源码读懂spark怎样划分宽、窄依赖

最新推荐文章于 2023-02-01 22:55:28 发布

置顶超级奶霸

最新推荐文章于 2023-02-01 22:55:28 发布

阅读量513

点赞数

分类专栏： spark-源码

本文链接：https://blog.csdn.net/ws527815206/article/details/107442348

版权

spark-源码专栏收录该内容

1 篇文章 0 订阅

订阅专栏

前言：

1、RDD

2、Dependency

3、常见的产生shuffle的transformation

3.1 groupByKey

3.2 join

前言：

宽窄依赖其实就是父子RDD之前的依赖类型，RDD的构造函数中存在deps:Seq[Dependency] 保存的就是这个信息，Dependency 分类两大类也就是。我们都知道RDD只能来源于新建或者从其他RRD transformation而来，而决定RDD间的依赖类型就大多取决于具体的transformation 函数。

spark 是按照当前RDD 与父RDD的依赖关系来划分的stage的，如果宽依赖则划分为不同stage，如果是窄依赖则在为同一个stage中的pipeline。具体示例图如下：

那具体RDD的依赖关系是由谁来决定的呢？我们从源码来分析。

1、RDD

首先我们来看RDD源码，RDD是一个抽象类、实现了大部分的RDD通用方法。RDD的默认构造函数由两个成员变量，一个是SparkContext ，另一个是deps:Seq[Dependency[_]],其中deps 就是RDD与所有父RDD的依赖关系。RDD有两个抽象方法需要去重写，一个是compute，一个是getPartitions。

  
abstract class RDD[T: ClassTag](
    @transient private var _sc: SparkContext,
    @transient private var deps: Seq[Dependency[_]]
  ) extends Serializable with Logging {
    /**
       * :: DeveloperApi ::
       * Implemented by subclasses to compute a given partition.
       */
      @DeveloperApi
      def compute(split: Partition, context: TaskContext): Iterator[T]

      /**
       * Implemented by subclasses to return the set of partitions in this RDD. This method will only
       * be called once, so it is safe to implement a time-consuming computation in it.
       *
       * The partitions in this array must satisfy the following property:MapPartitionsRDD
       *   `rdd.partitions.zipWithIndex.forall { case (partition, index) => partition.index == index }`
       */
      protected def getPartitions: Array[Partition]
}

另外RDD 提供了一个可以被子类重写的方法，通过getDependencies来重写该类型RDD的具体依赖形式：

protected def getDependencies: Seq[Dependency[_]] = deps

除此之外，RDD还有一个以RDD[_]作为成员变量的构造函数，则默认是OneToOneDependency 依赖，也就是窄依赖。

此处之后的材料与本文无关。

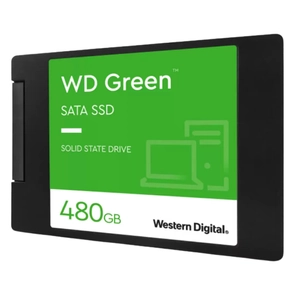 SSD Int 480GB Green SATA 2.5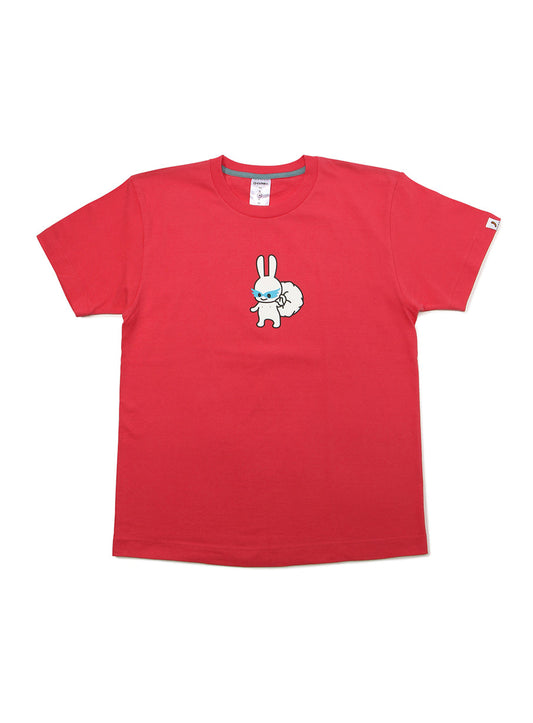 S/S Tee 怪盗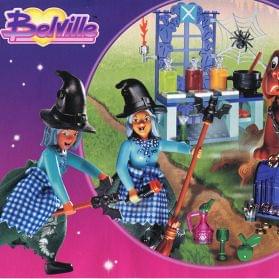 BrickScout Product search in Gears Prints Belville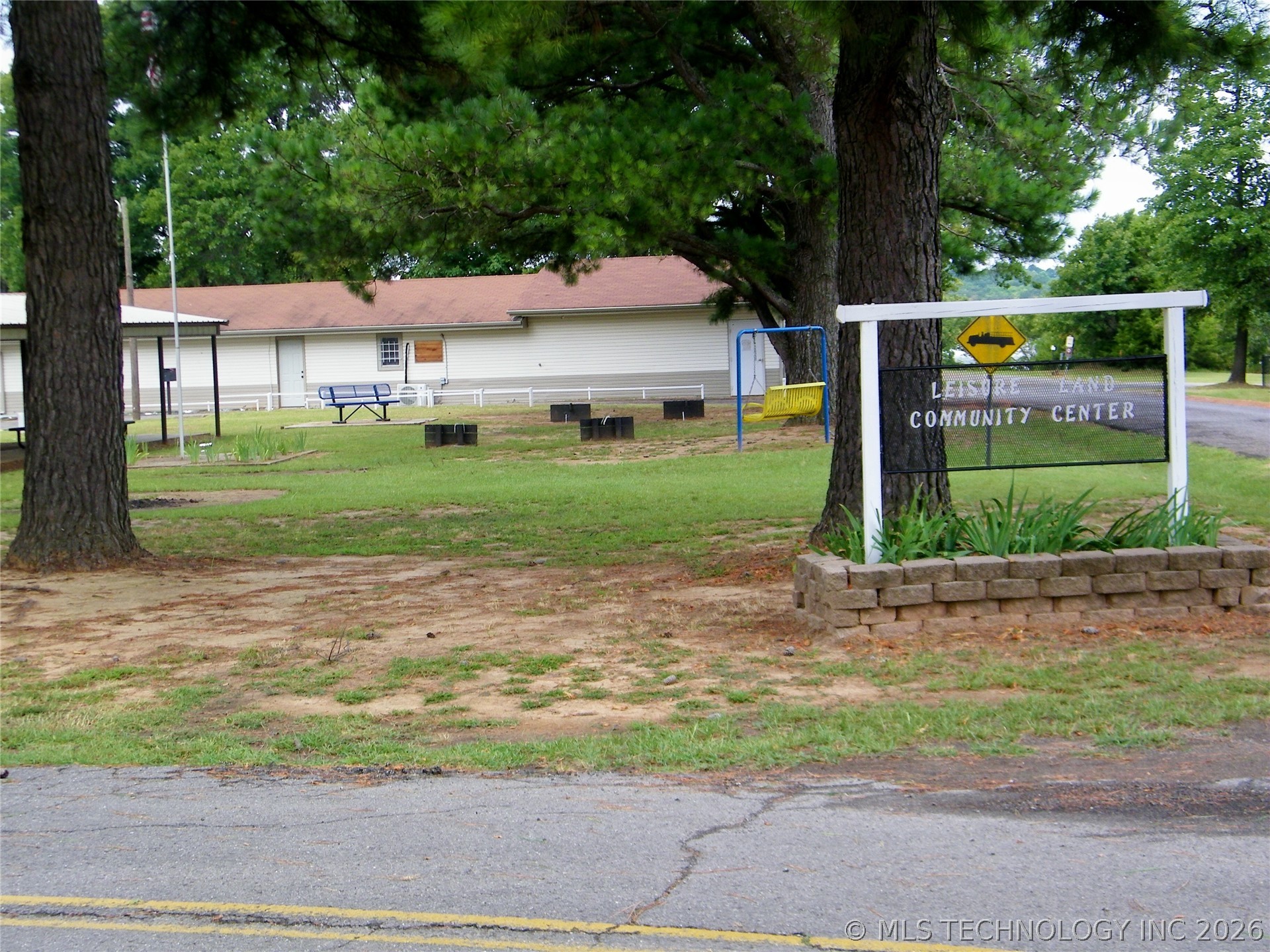 417614 E 1123 Road Checotah OK 74426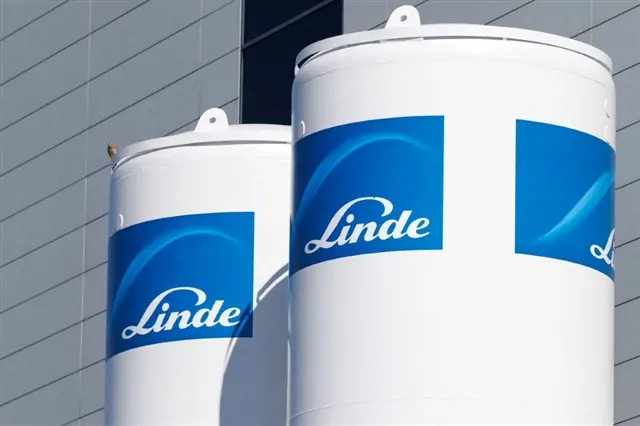 Linde получила землю в Сананде на фоне локализации поставок для первых фабрик Индии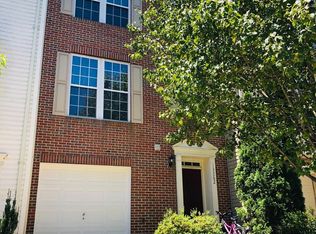 13262 Revillo Loop, Woodbridge, VA 22191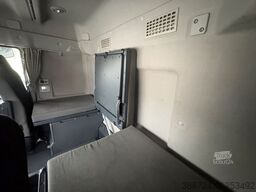 IVECO AS260SY*E6a*Lenk+Lift*Klima*Geträ.Zertifikat*TÜV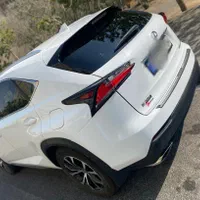 لکسوس NX 200t پرمیوم، مدل ۲۰۱۷|خودرو سواری و وانت|تهران, جنت‌آباد شمالی|دیوار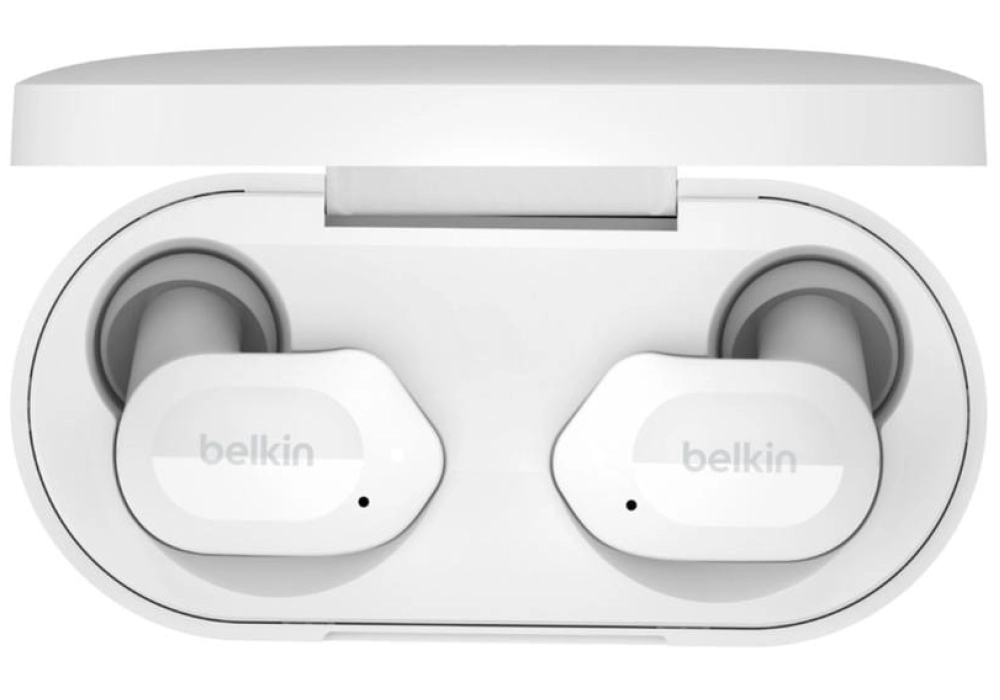 Belkin Soundform Play (Blanc)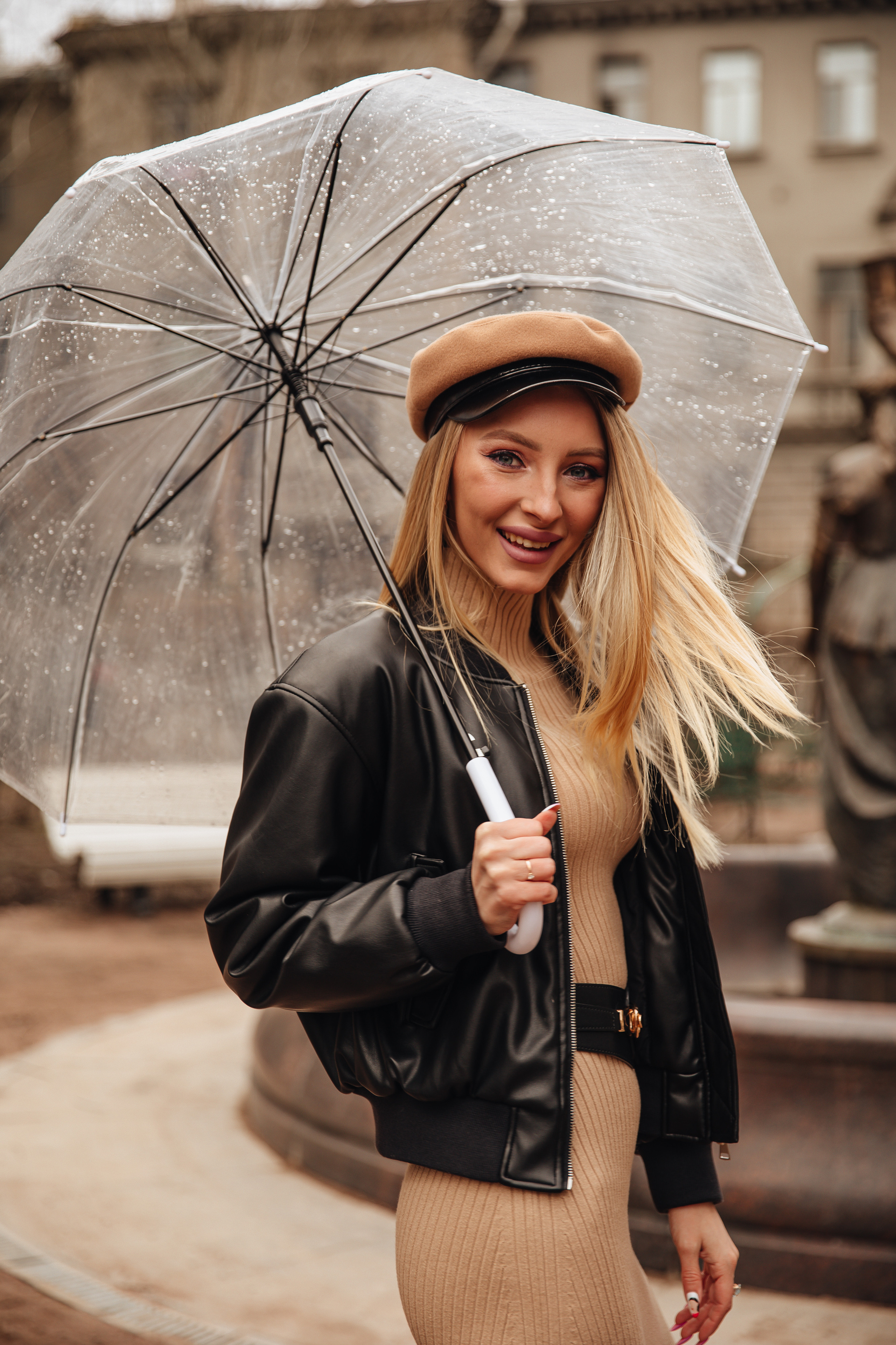 Yulia🌸. Фотограф Анна Путилина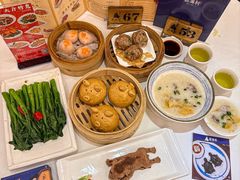-新海利海鲜城·41年珠海老字号(夏湾店)
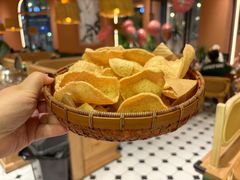 -普叽普叽泰式茶餐厅(港汇店)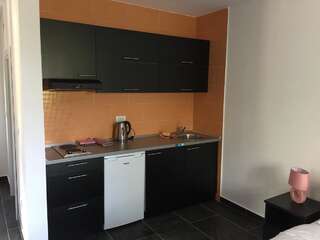 Апартаменты Apartments Alessandra Свети-Стефан Апартаменты-29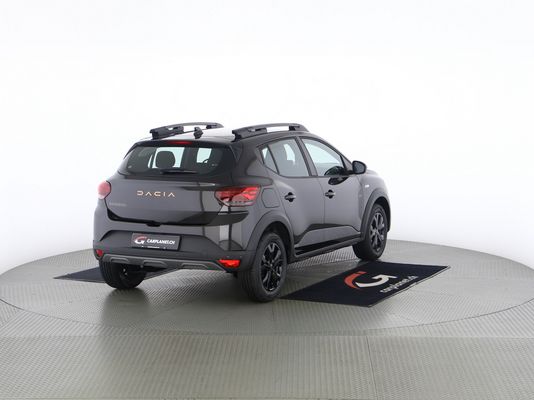 DACIA Sandero 1.0 TCe 90 Stepway Extreme +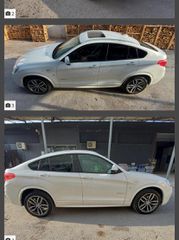 Bmw X4 2015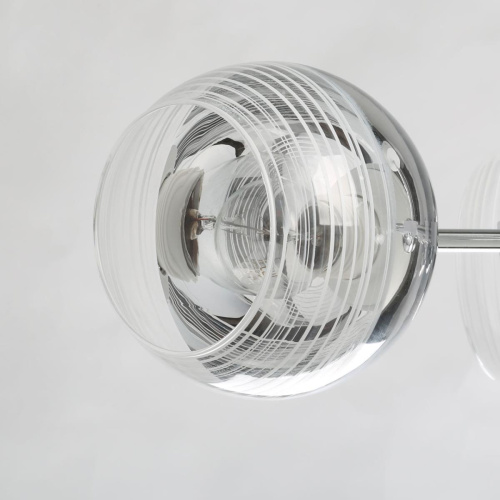 Люстра потолочная De City Вита 220013506 фото 6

/** Construct an RDD with just a one-to-one dependency on one parent */
def this(@transient oneParent: RDD[_]) =
  this(oneParent.context, List(new OneToOneDependency(oneParent)))

RDD 只能新建或者其他RDD变换而来，新建的RDD 必然没有父RDD，所以默认是窄依赖。

而其他都是变换而来，具体的依赖形式就取决于transformation 函数。transformation 函数是将一个或多个RDD经过变换操作返回一个新的RDD过程。返回的RDD类型也随着transformation不同而不同。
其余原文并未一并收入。